AAAAAAHAHAHAHA! We want photos! LOL


----------



## prairiewolf

Yoy just didnt call in a big enough Coyote ! LOL


----------



## Rick Howard

Brilliant! I could cover my boot with a rabbit hide. Hang my foot out there and just flop it around. lol


----------



## Paul-e

Dirty, dont forget the cover scent! That's where I think I screwed up!


----------



## Rick Howard

Right the rabbit pee all over you as the key to pulling off a good stand. Don't worry about the wind. Just rabbit pee all over will do the trick. Make lots of noise.... you might even want to holler "here I come coyote! Imma get ya!" As long as you have enough rabbit pee. you will be fine.

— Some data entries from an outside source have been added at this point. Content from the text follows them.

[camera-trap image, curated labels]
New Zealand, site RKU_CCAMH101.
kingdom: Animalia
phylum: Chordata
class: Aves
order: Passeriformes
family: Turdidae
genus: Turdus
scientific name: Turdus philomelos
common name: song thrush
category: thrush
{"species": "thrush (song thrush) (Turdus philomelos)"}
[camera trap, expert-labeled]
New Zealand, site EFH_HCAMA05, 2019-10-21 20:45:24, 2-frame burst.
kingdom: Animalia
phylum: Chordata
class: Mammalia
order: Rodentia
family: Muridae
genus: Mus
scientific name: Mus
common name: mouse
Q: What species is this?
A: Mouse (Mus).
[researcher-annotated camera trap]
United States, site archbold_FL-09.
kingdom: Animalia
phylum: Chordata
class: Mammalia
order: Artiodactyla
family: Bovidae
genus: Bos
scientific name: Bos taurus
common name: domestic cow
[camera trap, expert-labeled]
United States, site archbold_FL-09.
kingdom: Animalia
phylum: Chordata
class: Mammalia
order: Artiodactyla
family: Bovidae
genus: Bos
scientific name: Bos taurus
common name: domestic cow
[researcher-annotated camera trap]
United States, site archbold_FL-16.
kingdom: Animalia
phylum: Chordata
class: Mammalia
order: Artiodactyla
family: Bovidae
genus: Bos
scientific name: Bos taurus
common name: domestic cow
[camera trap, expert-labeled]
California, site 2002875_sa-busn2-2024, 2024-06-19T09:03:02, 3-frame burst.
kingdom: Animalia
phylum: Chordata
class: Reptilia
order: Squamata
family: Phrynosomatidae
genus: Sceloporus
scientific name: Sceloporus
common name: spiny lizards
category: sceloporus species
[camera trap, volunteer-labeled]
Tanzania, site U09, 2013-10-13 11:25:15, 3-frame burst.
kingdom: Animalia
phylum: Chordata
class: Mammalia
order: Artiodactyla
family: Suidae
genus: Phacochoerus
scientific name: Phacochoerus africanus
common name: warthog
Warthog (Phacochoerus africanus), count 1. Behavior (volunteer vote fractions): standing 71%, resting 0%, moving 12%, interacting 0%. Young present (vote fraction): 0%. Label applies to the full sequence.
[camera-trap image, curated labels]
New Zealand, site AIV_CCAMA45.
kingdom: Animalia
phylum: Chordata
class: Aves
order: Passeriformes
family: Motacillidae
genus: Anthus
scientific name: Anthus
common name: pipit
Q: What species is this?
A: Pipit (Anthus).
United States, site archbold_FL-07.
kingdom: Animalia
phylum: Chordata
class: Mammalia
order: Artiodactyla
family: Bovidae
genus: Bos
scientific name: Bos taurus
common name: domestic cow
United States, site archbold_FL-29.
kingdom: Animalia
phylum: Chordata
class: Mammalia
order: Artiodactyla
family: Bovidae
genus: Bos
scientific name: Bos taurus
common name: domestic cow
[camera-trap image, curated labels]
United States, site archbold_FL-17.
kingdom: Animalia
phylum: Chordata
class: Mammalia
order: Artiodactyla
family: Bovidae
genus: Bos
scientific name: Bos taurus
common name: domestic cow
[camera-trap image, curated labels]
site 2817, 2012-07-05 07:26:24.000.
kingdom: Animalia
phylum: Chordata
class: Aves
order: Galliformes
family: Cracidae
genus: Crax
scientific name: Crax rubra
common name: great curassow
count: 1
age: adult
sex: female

Don't forget to get some in your mouth too... LOL


----------



## Paul-e

Who needs rabbit pee?!?! You guys got me laughin so hard I'm covered!
rabbit suit-check
pee -check
practice Dirty's rabbit holler- check


----------



## Rick Howard

Alright so back to topic for a minute..... If Primos is going to come out with a decoy that work with your callers remote... I would wait for that. Fumbling with 2 remotes would seem like a pain in the @rse to me. You might try asking them. Tell them you are going to buy the foxpro if don't have an answer for you.


----------



## Hellbilly1373

I've been thinking about the FoxJack II, mainly because it will attatch to my spitfire. Do any of you guys have any experience useing one?


----------



## Rick Howard

No but I intend too. I just,1 hour ago, bought a wildfire. I feel good about it. Attachable decoy in the near future.


----------



## prairiewolf

congrats Rick on the new caller


----------



## Rick Howard

Thanks Ed! It took me awhile to give in...... Maybe now you get a real cell phone LMAO


----------



## prairiewolf

It will never happen, LOL I like being unreachable.


----------



## Rick Howard

Sometimes there is bliss in that.


----------



## hassell

prairiewolf said:


> It will never happen, LOL I like being unreachable.


 Through the wifes family side she got a call today from Kansas from a lady wanting her Borsch soup recipe, Cindy told her that we don't even have a cell-phone, well you should have heard that response, just flabbergasted.


----------



## Rick Howard

I understand not wanting to have a cell phone. I know I don't always have to answer it too. Most folks can't figure that last part out. That is why they fail to understand the first part.


----------



## JTKillough

LeadHead said:


> Now that my new e-caller is here (Alpha Dogg), what decoys are available that plug in to be used with the remote control? So far the Foxpro Black Jack is the main one that I've found, but was hoping for a better selection. Personal experiences would be welcome.


Sorry Lead, should have bought the Foxpro.








This morning, 8am
Stats:
Foxpro Firestorm/Jackrabbit/Foxjack in full swing
Coyote crossed creek, ran in, I woofed, but he didn't stop, once he locked onto the Deke
Coyote stopped and sniffed the Deke
Coyote also sniffed my trail and fled
Took the shot at 30 yards
Tricked-out DPMS Panther Coyote Whacker Slick-side in 223
DRT


----------



## hassell

Right on JT, congrats. on the hunt.


----------



## Rick Howard

Nice Job!


----------